Я шла от планки к планке
Нащупывая осторожно путь
И чувствовала звезды сверху
И море под собой внизу

Я плохо понимала
Что ждет меня в конце
Отсюда неуверенность в походке
Но это опыт мой. 

Я не согласен с Вольффом, что последняя строчка в этом стихе  "явно указывает на отсутствие религиозных или трансцендентных импликаций и  всего  лишь афористическое определение" (479).   Планки расположены между звездами и морем, т.е. в центре, и ее опыт,каким бы неуверенным ни был, ведет ее вперед.
     Вот стих, в котором Дикинсон дает определение, что она понимает под «опытом»:

Мой Опыт, мой Неровный Путь
Я предпочту Уму –
Но - Парадокс – сам Ум ведет -
Меня  к нему

Как сложен -  как полярен путь -
Придти к себе - 
Меня  заставит  предначертанная
Боль -
(910)

Это гностический стих, в юнгианском смысле.  Опыт, утверждает Дикинсон, вытесняет интеллект.  В этом стихе присутствует пуританская идея предназначения ("Compelling Him to Choose Himself / His Preappointed Pain--").  Он написан застревающе-возбудимым интровертом,  которого позвала поэзия.  Она находится во власти комплекса, который как говорит Юнг, управляет всеми художниками-визионерами,  и заставляет оставаться верными(вопреки рациональным размышлениям) своему существенно шаманскому видению.
     Шаманская идея полета или вознесения также присутствует в стихах Дикинсон:

Как легкий шар привязанный к земле
Стремится улететь –
Так я хочу подняться в воздух и парить   
Дух  с ненавистью смотрит вниз на пыль
Ну разве можно птице рот закрыть ?
(1630)

Здесь смерть выступает как радостное освобождение—как полет птицы.  Птицы, в особенности орлы,  тесно связаны с шаманом, как символы интерцессии между богами и людьми (Halifax 23), а поэзия Дикинсон наполнена птицами.  Хотя орел в явном виде не присутствует,  она часто пишет о дроздах, малиновках, боболинках и других окружавших ее птицах.  Вот что она пишет, например,  о дрозде:

И перед тем, как думать о Весне
Как только о Догадке –
Посмотри – она везде - 
И как всегда – внезапна
Милая подруга в Небесах
Одетая в индиго, смуглая слегка -
И с песнями  по выбору -
Неспешна,  осторожна
С веселою задержкой залетев
На дерево, где листьев пока нет
Она кричит от Радости сама
Никто ее не слышит
Кроме собственного я -
  (1465)

Джоан Халифакс считает, что пение птицы это "посев" "обнаруживаемый в психике шамана" (24).  Птица – трансцендентный символ, прежде всего, духовный символ, на что указывает прилагательное "серафимический" .  Используя птичью образность,  Дикинсон пишет: «С крылом надменности/Душа любую птицу перегонит/ (1431).  Душа здесь, конечно, больше, чем просто символ, и летит по-шамански.

> _Задание A_
Процитируйте дословно строки записей от строки, содержащей «Compared to [346,446]», до конца записей включительно.
Записи никак не связаны с текстом.

> _Предоставленные записи_
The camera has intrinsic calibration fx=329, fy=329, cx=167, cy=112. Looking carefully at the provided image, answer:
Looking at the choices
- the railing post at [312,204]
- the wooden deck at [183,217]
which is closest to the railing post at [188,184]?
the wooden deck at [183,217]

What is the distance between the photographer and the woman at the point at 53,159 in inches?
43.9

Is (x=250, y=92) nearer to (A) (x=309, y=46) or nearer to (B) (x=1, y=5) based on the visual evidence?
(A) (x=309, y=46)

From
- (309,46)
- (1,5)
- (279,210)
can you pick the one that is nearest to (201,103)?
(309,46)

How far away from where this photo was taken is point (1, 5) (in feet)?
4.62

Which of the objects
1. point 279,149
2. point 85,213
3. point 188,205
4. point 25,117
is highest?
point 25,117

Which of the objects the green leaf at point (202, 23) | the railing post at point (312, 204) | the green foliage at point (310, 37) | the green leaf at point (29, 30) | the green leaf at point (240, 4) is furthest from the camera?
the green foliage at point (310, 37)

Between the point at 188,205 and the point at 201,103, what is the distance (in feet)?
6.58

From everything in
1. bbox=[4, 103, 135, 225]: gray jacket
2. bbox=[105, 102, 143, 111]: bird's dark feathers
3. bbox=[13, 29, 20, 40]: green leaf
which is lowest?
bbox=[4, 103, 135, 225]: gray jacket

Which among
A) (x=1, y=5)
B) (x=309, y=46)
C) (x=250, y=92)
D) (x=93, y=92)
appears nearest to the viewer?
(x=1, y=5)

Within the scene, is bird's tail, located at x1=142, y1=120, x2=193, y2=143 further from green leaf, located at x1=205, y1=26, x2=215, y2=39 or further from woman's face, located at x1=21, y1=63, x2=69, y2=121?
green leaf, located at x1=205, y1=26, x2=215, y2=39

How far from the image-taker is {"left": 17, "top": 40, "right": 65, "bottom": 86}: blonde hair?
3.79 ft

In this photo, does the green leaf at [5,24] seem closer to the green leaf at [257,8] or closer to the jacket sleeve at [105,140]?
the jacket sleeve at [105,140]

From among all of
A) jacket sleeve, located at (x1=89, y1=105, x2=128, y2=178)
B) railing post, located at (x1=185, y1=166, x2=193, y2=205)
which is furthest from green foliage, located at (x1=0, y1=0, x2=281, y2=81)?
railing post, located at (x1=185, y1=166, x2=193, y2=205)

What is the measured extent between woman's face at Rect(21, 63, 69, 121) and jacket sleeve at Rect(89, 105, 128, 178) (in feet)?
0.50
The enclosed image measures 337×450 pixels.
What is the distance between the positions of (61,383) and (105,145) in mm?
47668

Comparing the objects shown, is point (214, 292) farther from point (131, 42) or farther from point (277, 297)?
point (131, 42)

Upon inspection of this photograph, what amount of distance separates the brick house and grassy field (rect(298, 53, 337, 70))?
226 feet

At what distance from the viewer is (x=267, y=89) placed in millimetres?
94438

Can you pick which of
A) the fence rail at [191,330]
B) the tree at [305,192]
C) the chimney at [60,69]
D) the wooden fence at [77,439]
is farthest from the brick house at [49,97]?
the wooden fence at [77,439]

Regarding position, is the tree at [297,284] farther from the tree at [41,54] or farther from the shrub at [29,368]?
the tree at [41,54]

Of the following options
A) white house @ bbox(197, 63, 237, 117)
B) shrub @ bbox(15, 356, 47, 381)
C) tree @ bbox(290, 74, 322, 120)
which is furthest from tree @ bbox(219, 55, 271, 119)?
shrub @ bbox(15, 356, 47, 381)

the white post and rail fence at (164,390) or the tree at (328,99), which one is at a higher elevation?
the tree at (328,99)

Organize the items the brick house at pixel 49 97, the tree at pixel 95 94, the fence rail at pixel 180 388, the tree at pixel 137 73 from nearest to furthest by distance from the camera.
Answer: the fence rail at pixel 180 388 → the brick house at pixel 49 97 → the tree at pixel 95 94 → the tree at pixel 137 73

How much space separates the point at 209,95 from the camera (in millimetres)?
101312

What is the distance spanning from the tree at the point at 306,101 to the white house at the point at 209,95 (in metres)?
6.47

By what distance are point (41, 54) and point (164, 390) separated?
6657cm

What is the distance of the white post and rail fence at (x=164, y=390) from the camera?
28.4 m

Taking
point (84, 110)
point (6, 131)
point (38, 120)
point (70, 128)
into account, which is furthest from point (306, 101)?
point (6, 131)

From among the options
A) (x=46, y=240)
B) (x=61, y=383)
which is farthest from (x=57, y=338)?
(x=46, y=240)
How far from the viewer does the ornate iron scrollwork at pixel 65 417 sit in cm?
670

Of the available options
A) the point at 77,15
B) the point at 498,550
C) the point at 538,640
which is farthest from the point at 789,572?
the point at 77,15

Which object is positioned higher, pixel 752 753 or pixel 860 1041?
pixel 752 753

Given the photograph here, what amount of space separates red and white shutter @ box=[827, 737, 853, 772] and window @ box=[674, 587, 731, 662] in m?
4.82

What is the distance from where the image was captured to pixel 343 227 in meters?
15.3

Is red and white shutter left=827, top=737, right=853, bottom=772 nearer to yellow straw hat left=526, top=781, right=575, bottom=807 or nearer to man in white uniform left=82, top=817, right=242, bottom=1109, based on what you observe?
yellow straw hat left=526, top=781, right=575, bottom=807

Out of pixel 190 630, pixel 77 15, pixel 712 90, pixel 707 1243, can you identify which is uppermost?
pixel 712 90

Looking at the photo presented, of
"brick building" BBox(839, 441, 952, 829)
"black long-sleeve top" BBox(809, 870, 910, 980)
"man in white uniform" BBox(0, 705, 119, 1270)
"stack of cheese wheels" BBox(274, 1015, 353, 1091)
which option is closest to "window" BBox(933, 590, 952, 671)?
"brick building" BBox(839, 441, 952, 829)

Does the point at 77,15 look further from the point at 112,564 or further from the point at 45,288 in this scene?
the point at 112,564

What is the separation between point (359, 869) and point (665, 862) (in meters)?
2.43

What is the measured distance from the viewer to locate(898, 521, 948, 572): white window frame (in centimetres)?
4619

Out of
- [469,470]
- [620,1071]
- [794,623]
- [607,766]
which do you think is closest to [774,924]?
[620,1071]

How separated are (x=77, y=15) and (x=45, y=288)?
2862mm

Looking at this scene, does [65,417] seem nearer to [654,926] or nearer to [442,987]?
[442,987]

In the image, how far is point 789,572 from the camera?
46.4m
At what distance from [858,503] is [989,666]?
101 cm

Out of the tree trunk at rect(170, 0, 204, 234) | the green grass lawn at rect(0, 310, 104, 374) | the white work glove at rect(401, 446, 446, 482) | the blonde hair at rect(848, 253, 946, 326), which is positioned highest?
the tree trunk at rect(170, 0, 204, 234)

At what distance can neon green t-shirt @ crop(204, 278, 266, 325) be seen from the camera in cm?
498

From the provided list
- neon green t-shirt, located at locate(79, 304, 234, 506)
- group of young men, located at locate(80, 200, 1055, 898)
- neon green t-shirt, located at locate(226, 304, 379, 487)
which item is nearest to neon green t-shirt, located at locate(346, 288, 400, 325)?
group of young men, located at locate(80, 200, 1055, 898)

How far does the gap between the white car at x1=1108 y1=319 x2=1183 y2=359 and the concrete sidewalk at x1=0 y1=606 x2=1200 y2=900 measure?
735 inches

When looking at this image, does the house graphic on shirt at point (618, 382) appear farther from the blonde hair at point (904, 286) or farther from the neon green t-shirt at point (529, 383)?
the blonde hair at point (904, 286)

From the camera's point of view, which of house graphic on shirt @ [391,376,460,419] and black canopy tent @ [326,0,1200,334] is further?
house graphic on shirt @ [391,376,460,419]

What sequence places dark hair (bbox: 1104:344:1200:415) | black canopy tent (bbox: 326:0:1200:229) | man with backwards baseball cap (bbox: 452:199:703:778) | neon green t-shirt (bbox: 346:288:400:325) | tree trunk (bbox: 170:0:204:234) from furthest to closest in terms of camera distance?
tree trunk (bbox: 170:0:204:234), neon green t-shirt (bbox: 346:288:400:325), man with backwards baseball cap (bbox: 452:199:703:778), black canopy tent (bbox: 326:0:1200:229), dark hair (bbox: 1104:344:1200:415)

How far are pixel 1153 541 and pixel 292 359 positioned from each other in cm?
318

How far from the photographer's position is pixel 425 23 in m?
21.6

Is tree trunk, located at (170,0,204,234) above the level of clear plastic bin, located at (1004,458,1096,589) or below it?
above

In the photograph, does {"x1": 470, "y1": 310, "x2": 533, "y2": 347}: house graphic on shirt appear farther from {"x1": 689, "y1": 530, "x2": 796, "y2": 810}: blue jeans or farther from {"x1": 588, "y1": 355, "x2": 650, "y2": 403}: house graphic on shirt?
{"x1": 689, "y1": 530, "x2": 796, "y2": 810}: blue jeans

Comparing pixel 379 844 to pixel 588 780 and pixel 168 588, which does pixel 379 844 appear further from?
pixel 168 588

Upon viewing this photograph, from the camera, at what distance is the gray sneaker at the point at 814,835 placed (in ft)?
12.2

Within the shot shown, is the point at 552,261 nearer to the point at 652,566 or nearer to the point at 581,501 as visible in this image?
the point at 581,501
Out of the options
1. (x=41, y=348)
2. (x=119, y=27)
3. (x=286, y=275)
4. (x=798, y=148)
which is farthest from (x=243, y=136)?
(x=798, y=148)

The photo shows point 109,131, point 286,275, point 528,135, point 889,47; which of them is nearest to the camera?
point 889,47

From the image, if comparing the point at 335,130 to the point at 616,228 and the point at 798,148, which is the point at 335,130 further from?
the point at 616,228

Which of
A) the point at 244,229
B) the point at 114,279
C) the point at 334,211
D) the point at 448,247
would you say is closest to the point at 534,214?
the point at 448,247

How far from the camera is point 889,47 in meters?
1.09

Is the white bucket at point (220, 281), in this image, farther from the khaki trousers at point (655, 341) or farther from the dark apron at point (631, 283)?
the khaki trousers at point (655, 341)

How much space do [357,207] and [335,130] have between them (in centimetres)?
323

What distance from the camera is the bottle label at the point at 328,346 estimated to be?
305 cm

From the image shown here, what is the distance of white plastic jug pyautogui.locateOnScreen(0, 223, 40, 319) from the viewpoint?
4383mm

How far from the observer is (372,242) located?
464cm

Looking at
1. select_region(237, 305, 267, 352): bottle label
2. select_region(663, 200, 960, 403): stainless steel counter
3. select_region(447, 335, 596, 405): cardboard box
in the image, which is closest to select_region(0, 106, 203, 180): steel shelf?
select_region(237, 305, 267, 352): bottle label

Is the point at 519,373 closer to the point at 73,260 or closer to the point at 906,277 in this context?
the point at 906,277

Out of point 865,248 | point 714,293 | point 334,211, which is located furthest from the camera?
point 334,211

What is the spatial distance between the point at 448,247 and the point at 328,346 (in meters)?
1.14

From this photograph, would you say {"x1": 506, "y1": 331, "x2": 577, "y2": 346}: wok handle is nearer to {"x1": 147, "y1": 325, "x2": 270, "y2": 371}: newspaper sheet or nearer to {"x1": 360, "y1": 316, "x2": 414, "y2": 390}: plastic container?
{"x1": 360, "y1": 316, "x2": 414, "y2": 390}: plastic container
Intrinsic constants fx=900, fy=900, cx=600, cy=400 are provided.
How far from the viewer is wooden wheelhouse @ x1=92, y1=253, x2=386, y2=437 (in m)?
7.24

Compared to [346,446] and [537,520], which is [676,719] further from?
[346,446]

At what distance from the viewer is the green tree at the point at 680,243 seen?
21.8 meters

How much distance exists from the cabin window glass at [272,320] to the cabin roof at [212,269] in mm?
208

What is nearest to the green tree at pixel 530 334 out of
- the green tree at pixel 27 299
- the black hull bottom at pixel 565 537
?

> _Задание B_
Ответьте на вопросы по предоставленному тексту.
(i) С кем автор не согласен в оценке последней строчки первого стиха?
(ii) Каким назван стих под номером 910 «в юнгианском смысле»?
(iii) Кто считает, что пение птицы — это «посев», «обнаруживаемый в психике шамана»?

> _Ответ к заданию A_
Compared to [346,446] and [537,520], which is [676,719] further from?
[346,446]

At what distance from the viewer is the green tree at the point at 680,243 seen?
21.8 meters

How much distance exists from the cabin window glass at [272,320] to the cabin roof at [212,269] in mm?
208

What is nearest to the green tree at pixel 530 334 out of
- the green tree at pixel 27 299
- the black hull bottom at pixel 565 537
?

> _Ответ к заданию B_
(i) С Вольффом.
(ii) Гностическим.
(iii) Джоан Халифакс.